Complete Workflow Example

Here's a complete example of running the entire evaluation pipeline:

# Step 1: Generate multi-turn dialogues
cd pred
python main.py \
    --data-dir ../data \
    --output-dir ../output \
    --model-name test-model \
    --attack-api-key sk-attack \
    --attack-base-url https://api.example.com/v1 \
    --attack-model-name deepseek-r1 \
    --defense-api-key sk-defense \
    --defense-base-url https://api.example.com/v1 \
    --defense-model-name deepseek-v3

# Step 2: Merge output files
python merge.py --output-dir ../output

# Step 3: Evaluate results
cd ..
python -m judge.evaluate \
    --output-dir ./output \
    --judge-api-key sk-judge \
    --judge-base-url https://api.example.com/v1 \
    --judge-model-name qwen3-235b

Directory Structure

multi-turn/
├── data/                    # Input data files
│   ├── MT_Inter.xlsx
│   ├── MT_Cog.xlsx
│   └── MT_App.xlsx
├── pred/                    # Prediction/generation scripts
│   ├── main.py             # Main script to generate dialogues
│   ├── merge.py            # Script to merge output files
│   └── ...
├── judge/                   # Evaluation scripts
│   ├── evaluate.py         # Main evaluation script
│   ├── prompt.py           # Prompt templates
│   └── README.md           # Detailed evaluation guide
├── output/                  # Output directory (created after Step 1)
│   └── {model-name}/       # Subdirectory for each model
│       ├── *.jsonl         # Generated dialogue files
│       ├── merged.jsonl    # Merged file (after Step 2)
│       └── evaluation.jsonl # Evaluation results (after Step 3)
└── README.md               # This file

Notes

  1. API Configuration: Make sure to configure the correct API keys and base URLs for:

    • Attack model (used to generate adversarial questions)
    • Defense model (the model being evaluated)
    • Judge model (used for evaluation)
  2. File Requirements: The input Excel files in data/ directory must follow the expected format. Refer to the data files for the required structure.

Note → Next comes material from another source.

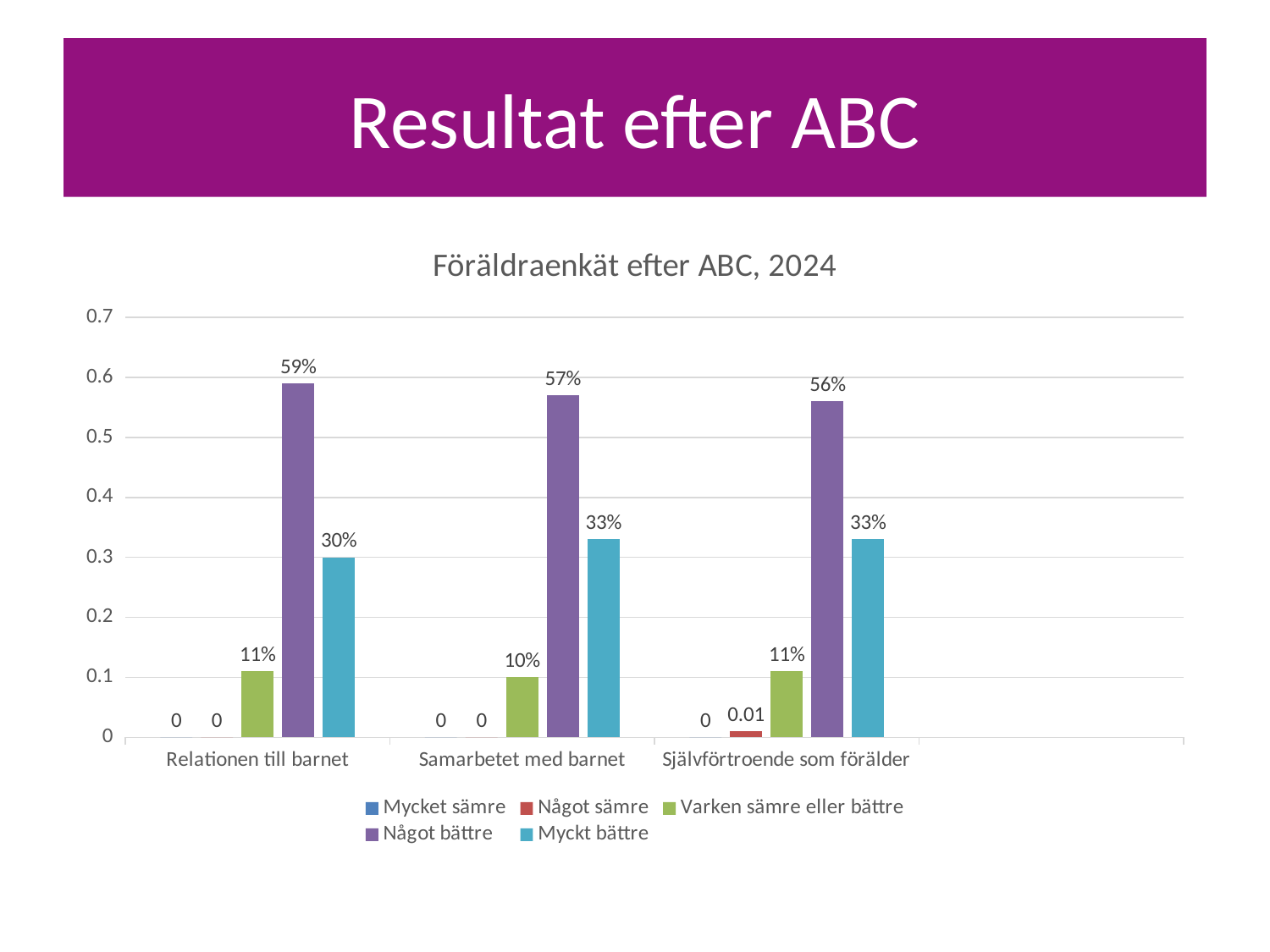
Is the "Varken sämre eller bättre" value for "Samarbetet med barnet" larger or smaller than the same series' value for "Relationen till barnet"? smaller What is the title of the chart? Föräldraenkät efter ABC, 2024 How many categories are shown on the x axis? 3 What is the value for "Något bättre" in the "Relationen till barnet" category? 59% Which category has the highest value for "Något bättre"? Relationen till barnet Which category has the lowest value for "Myckt bättre"? Relationen till barnet How many series does the legend list? 5 What is the value for "Något sämre" in the "Självförtroende som förälder" category? 0.01 What is the value for "Varken sämre eller bättre" in the "Självförtroende som förälder" category? 11% What kind of chart is shown on the slide? bar chart What is the difference between the "Något bättre" and "Myckt bättre" values in the "Relationen till barnet" category? 29% What is the value for "Myckt bättre" in the "Samarbetet med barnet" category? 33%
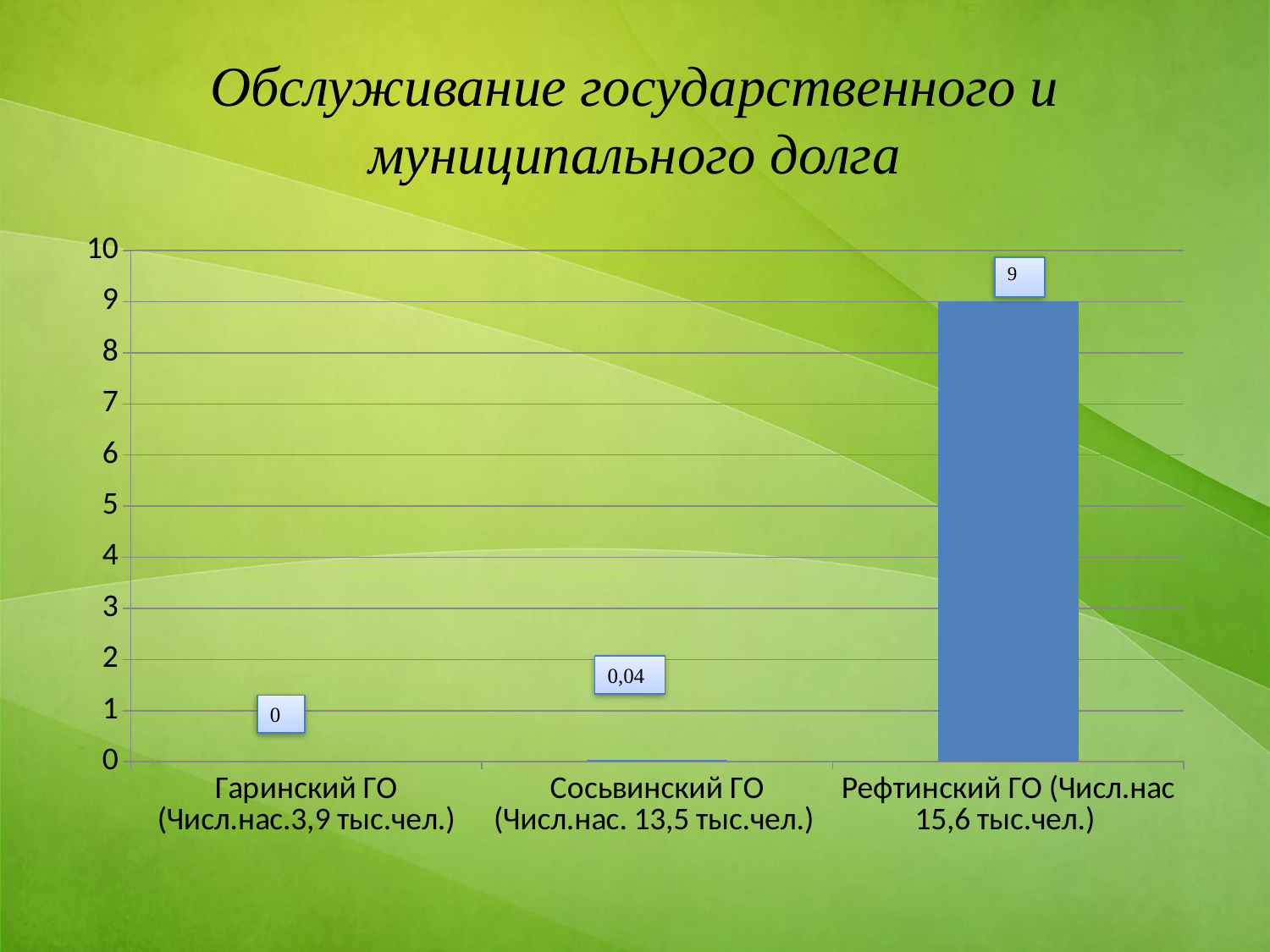
Is the value for Рефтинский ГО greater or less than 5? greater What is the value for Гаринский ГО? 0 What is the value for Сосьвинский ГО? 0,04 What kind of chart is shown on the slide? bar chart How many categories are shown on the x axis? 3 What is the value for Рефтинский ГО? 9 Which is larger, the value for Сосьвинский ГО or the value for Гаринский ГО? Сосьвинский ГО Which category has the lowest value? Гаринский ГО Which category has the highest value? Рефтинский ГО What is the title of the slide? Обслуживание государственного и муниципального долга Do the values rise or fall from left to right along the x axis? rise What is the difference between the values for Рефтинский ГО and Сосьвинский ГО? 8,96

  3. Error Handling: If any step fails, check the error messages and ensure:

    • API keys are valid
    • Network connectivity is available
    • Input files are in the correct format
    • Output directory has write permissions
  4. Incremental Processing: The evaluation script processes all subdirectories. You can use --start-from and --end-at parameters to process specific ranges if needed.

  5. Output Files:

    • After Step 1: Multiple JSONL files per test type
    • After Step 2: merged.jsonl in each subdirectory
    • After Step 3: evaluation.jsonl and summary files (JSON/CSV) in each subdirectory

Troubleshooting

  • Import Errors: Make sure you're running scripts from the correct directory or using the -m flag for module imports
  • API Errors: Verify API keys and base URLs are correct, and check network connectivity
  • File Not Found: Ensure input data files exist in the data/ directory
  • Permission Errors: Check that the output directory has write permissions

For more detailed information about the evaluation process, see judge/README.md.